AML Tool Selection Guide

Source: AML Tool Selection Guide

Microsoft Azure offers a myriad of services and capabilities. Building an end-to-end machine learning pipeline from experimentation to deployment often requires bringing together a set of services from across Azure. While it may be possible to have one pipeline do it all, there are tradeoffs when you don't use the services for what they're best at.

So, then you have to ask the question: When is it worth it to adopt each service for your use case? The answer often depends on different details that are not necessarily related to the functional requirements. The main factors are:

  • The skillsets on your team.

  • How the Azure service plugs into your existing architecture.

  • The maintainability of the solution that you build using the service.

  • The cost of these services at scale.

This document focuses on Azure services that you can use to support data or machine learning workloads. While not exhaustive, this document covers the most popular Azure service options for supporting the end-to-end workflow:

  1. Experimentation

  2. Overall Orchestration/Scheduling

  3. Data Transfer

  4. Data Transformation

  5. Model Training

  6. Model Deployment

  7. Monitoring

Services for each stage

Listed below are the service options that you should consider for each stage of an end-to-end machine learning pipeline:

Service options

Stage Service options
Experimentation Azure Machine Learning Notebook VMs
Databricks Notebooks
Azure Machine Learning Experiment for Python SDK
Azure Data Science Virtual Machine (DSVM)
Overall Orchestration / Scheduling Azure Logic Apps
Azure Data Factory
Azure Machine Learning Pipelines
Azure DevOps
Data Transfer Azure Data Factory Copy Activity
Azure Machine Learning DataTransferStep
Compute Databricks
Azure Machine Learning Compute
Tracking / Versioning options Experiment/Hyper-tuning Tracking:
Azure Machine Learning Experiments
Databricks and MLFLow Tracking
Data Versioning/Data Drift: Azure Machine Learning Datasets
Model Versioning:
Azure Machine Learning Model Management Service
Databricks and MLFlow Model Registry
Model Training Azure Machine Learning Pipelines
Databricks
Model Deployment Batch Scoring in Azure Machine Learning Pipeline
Real-time Deployment in Azure Machine Learning Service
Azure Kubernetes Service (AKS)

Work to complete -
1. Convert the dataset items, from the line with "What length of space exists" through the last of the rows, into a JSON list of strings with one string for each line. Leave out blank lines.
2. Carry on the Azure machine learning tool selection guide from its last line.

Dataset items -
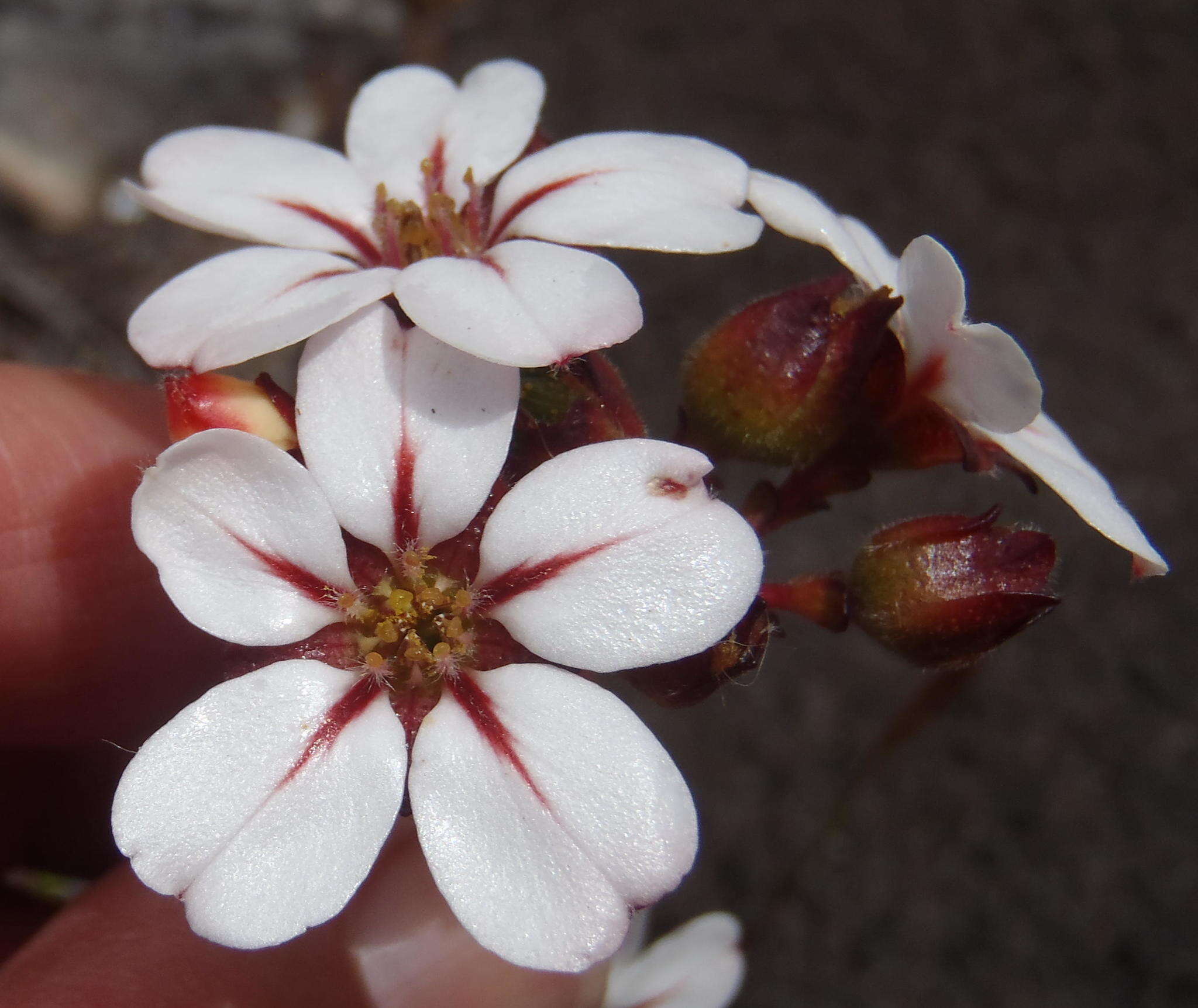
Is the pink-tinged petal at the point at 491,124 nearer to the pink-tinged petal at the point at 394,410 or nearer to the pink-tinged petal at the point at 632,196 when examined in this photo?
the pink-tinged petal at the point at 632,196

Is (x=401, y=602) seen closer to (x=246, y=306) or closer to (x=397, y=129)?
(x=246, y=306)

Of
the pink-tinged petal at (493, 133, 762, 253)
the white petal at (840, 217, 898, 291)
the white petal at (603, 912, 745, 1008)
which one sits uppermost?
the pink-tinged petal at (493, 133, 762, 253)

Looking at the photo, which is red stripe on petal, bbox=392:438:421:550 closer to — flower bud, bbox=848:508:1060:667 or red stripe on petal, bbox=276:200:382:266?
red stripe on petal, bbox=276:200:382:266

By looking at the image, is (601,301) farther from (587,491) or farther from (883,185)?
(883,185)

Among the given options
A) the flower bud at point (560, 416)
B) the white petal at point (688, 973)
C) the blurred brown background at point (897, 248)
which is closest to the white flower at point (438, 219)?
the flower bud at point (560, 416)

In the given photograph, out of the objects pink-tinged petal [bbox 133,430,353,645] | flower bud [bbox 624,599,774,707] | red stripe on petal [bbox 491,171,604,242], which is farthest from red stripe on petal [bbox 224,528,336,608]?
red stripe on petal [bbox 491,171,604,242]
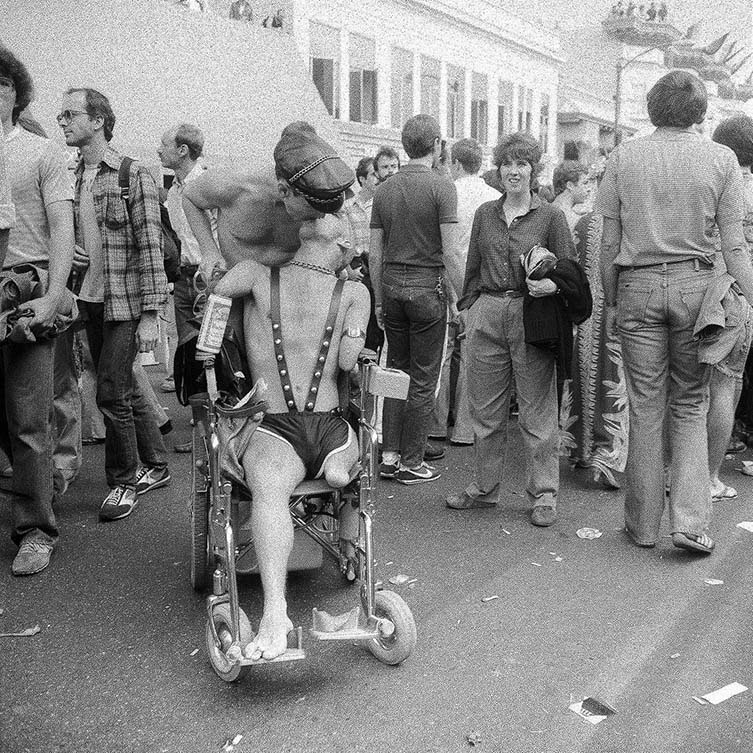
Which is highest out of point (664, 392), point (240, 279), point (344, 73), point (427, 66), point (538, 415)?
point (427, 66)

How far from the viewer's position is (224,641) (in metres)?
3.13

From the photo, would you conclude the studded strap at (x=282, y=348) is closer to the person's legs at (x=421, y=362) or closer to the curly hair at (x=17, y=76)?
the curly hair at (x=17, y=76)

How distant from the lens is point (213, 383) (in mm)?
3314

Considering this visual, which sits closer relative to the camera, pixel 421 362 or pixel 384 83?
pixel 421 362

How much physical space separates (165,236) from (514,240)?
183cm

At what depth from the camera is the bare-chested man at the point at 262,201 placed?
326 centimetres

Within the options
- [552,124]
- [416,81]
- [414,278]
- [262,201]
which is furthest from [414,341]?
[552,124]

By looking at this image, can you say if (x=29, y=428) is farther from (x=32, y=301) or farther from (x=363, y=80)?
(x=363, y=80)

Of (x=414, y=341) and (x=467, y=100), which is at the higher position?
(x=467, y=100)

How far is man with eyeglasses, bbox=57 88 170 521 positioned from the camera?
4.80m

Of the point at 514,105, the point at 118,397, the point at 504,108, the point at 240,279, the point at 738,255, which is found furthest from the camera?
the point at 514,105

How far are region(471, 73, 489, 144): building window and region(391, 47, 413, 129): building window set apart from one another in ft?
16.0

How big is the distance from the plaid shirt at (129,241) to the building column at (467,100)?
27485 millimetres

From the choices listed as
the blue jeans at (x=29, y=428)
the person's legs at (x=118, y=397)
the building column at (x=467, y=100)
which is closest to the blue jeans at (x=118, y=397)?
the person's legs at (x=118, y=397)
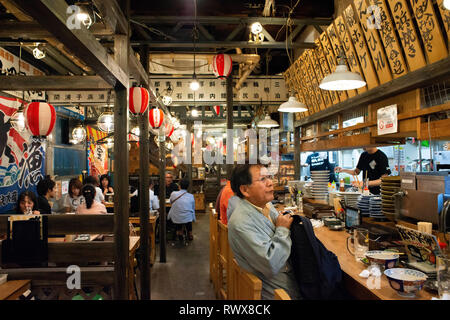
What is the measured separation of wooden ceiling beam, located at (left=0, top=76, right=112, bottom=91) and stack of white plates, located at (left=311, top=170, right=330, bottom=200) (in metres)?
3.53

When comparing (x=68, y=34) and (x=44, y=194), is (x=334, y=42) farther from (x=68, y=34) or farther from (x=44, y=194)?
(x=44, y=194)

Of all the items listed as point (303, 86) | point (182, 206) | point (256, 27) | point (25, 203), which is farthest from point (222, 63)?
point (25, 203)

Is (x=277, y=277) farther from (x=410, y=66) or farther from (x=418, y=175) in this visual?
(x=410, y=66)

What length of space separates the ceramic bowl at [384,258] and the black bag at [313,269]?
0.25 meters

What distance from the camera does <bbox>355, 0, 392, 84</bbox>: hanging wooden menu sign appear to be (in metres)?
3.98

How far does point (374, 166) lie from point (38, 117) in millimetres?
5729

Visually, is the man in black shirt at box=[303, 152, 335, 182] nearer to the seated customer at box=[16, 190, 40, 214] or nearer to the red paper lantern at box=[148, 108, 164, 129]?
the red paper lantern at box=[148, 108, 164, 129]

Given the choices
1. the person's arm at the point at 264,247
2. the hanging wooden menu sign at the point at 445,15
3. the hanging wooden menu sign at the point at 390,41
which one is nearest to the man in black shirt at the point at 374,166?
the hanging wooden menu sign at the point at 390,41

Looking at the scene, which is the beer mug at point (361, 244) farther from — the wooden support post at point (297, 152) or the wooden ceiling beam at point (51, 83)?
the wooden support post at point (297, 152)

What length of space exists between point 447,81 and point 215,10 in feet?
13.4

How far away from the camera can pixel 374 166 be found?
612cm

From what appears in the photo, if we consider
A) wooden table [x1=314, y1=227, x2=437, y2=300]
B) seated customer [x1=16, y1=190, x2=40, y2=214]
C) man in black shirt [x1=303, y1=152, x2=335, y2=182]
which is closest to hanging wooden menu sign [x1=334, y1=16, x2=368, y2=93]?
wooden table [x1=314, y1=227, x2=437, y2=300]

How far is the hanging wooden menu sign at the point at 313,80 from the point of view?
5977 mm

Expected answers -
1.
[
  "What length of space exists between point 447,81 and point 215,10 in feet?",
  "13.4",
  "How far away from the camera can pixel 374 166 be found?",
  "612cm",
  "From what appears in the photo, if we consider",
  "A) wooden table [x1=314, y1=227, x2=437, y2=300]",
  "B) seated customer [x1=16, y1=190, x2=40, y2=214]",
  "C) man in black shirt [x1=303, y1=152, x2=335, y2=182]",
  "which is closest to hanging wooden menu sign [x1=334, y1=16, x2=368, y2=93]?",
  "wooden table [x1=314, y1=227, x2=437, y2=300]",
  "How far is the hanging wooden menu sign at the point at 313,80 from the point of view?",
  "5977 mm"
]

2.
Azure Container Instance
Azure App Service
Azure Functions
IoT Edge
Azure Machine Learning Model Deployment
Monitoring Azure Monitor
Application Insights
Azure DashboardsPower BI

Use No Code or Code implementation approach

The first decision you need to make is whether to use a No Code implementation approach or the traditional Code implementation approach. Each has its own benefits and tradeoffs.

No Code

If you don't want to code your own solutions, a set of tools is available for building workflows without writing any code:

  • For experimentation, use Azure Machine Learning Designer.

  • For overall orchestration/scheduling, use Logic Apps, especially if integrating to Microsoft 365 suite.

  • For data transfer and data transformation, use Data Factory Data Flows. If datasets are simple and on a small scale, Azure Machine Learning Designer can also handle them.

  • For model training and model deployment, use Azure Machine Learning Designer. It supports both real-time and batch deployments.

  • For monitoring, use Azure Monitor with Azure Dashboards, which lets you click to pin visuals and set up alerts without code. For more configuration, you can use Power BI to create historical dashboards.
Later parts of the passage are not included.